Perseroan Terbatas Didirikan
Berdasar Perjanjian
Dalam pasal Pasal
7 ayat (1) Undang-Undang Perseroan Terbatas menyatakan bahwa perseroan
didirikan olerh dua orang atau lebih dengan akta notaris yang dibuat
dalam bahasa Indonesia. Rumusan
ini pada dasarnya mempertegas kembali makna perjanjian sebagaimana diatur dalam ketentuan umum mengenai perjanjian yang ada dalam Kitab
Undang-undang Hukum Perdata. Sebagai
perjanjian “khusus“ dan “bernama“.
Perjanjian pembentukan Perseroan Terbatas ini juga tunduk sepenuhnya pada syarat sahnya perjanjian sebagaimana
diatur dalam Pasal 1320 Kitab
Undang-undang Hukum Perdata, disamping ketentuan khusus yang diatur dalam Undang-Undang Perseroan
Terbatas.
Menurut Pasal 1320 Kitab Undang-Undang Hukum Perdata, suatu
perjanjian hanya sah jika memenuhi
syarat-syarat sebagai berikut :
1. pihak yang berjanji adalah mereka yang
cakap dalam hukum dengan pengertian bahwa pihak tersebut dianggap mampu untuk melakukan tindakan atau perbuatan hukum;
2. dilakukan berdasarkan
kesepakatan sukarela antara para
pihak yang berjanji;
3. adanya suatu objek yang diperjanjiakan;
4. bahwa perjanjian tersebut meliputi sesuatu yang halal, yang
diperkenankan oleh hukum, peraturan perundang-undangan yang berlaku, ketertiban
umum, kesusilaan, kepatutan dan kebiasaan
yang berlaku di masyarakat.
_____
:: Tugas Wajib ::
1. Dalam kutipan tentang pendirian Perseroan Terbatas, pasal Kitab Undang-Undang Hukum Perdata mana yang mengatur syarat sahnya perjanjian?
2. Terjemahkan kalimat dari kutipan tentang pendirian Perseroan Terbatas ini ke dalam bahasa Inggris: "Perjanjian pembentukan Perseroan Terbatas ini juga tunduk sepenuhnya pada syarat sahnya perjanjian sebagaimana diatur dalam Pasal 1320 Kitab Undang-undang Hukum Perdata, disamping ketentuan khusus yang diatur dalam Undang-Undang Perseroan Terbatas."
Data di bawah ini merupakan bahan tersendiri yang terpisah dari kutipan.

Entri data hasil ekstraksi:
_____
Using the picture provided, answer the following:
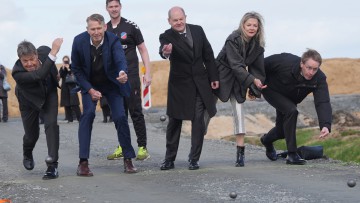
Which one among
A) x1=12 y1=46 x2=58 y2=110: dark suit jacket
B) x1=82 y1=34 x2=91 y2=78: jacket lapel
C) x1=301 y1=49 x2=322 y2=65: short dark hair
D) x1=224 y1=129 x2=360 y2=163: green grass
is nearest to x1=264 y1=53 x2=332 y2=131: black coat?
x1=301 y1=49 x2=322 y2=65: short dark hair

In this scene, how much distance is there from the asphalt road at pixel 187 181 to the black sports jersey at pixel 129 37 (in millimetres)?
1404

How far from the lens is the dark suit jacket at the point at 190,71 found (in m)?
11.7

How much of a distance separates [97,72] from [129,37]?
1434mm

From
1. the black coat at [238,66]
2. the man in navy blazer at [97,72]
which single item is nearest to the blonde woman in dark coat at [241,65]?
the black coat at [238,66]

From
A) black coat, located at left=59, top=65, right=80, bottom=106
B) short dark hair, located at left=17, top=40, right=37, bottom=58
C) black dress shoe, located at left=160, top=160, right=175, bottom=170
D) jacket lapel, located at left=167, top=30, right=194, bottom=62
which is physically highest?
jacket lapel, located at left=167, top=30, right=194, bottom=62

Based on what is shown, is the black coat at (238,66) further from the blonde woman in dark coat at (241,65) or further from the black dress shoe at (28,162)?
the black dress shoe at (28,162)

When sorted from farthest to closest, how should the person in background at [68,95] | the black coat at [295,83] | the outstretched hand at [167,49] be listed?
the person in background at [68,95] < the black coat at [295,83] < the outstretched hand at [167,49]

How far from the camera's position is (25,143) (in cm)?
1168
_____
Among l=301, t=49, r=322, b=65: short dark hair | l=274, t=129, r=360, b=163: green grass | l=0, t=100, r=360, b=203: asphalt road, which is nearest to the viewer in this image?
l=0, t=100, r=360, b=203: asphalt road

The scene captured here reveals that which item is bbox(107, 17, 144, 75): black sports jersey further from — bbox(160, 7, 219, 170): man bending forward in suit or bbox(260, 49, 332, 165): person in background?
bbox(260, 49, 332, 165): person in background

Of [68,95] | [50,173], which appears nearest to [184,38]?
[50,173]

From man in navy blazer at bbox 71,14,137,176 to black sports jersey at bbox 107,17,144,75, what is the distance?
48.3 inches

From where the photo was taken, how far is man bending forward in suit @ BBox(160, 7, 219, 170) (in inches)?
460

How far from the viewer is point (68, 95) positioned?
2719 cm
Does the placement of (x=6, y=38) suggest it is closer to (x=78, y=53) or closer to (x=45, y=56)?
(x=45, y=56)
_____
:: Jawaban Benar ::
1. Pasal 1320 Kitab Undang-Undang Hukum Perdata.

2. This agreement to form a Limited Liability Company is also fully subject to the requirements for a valid agreement as set out in Article 1320 of the Civil Code, in addition to the specific provisions set out in the Limited Liability Company Law.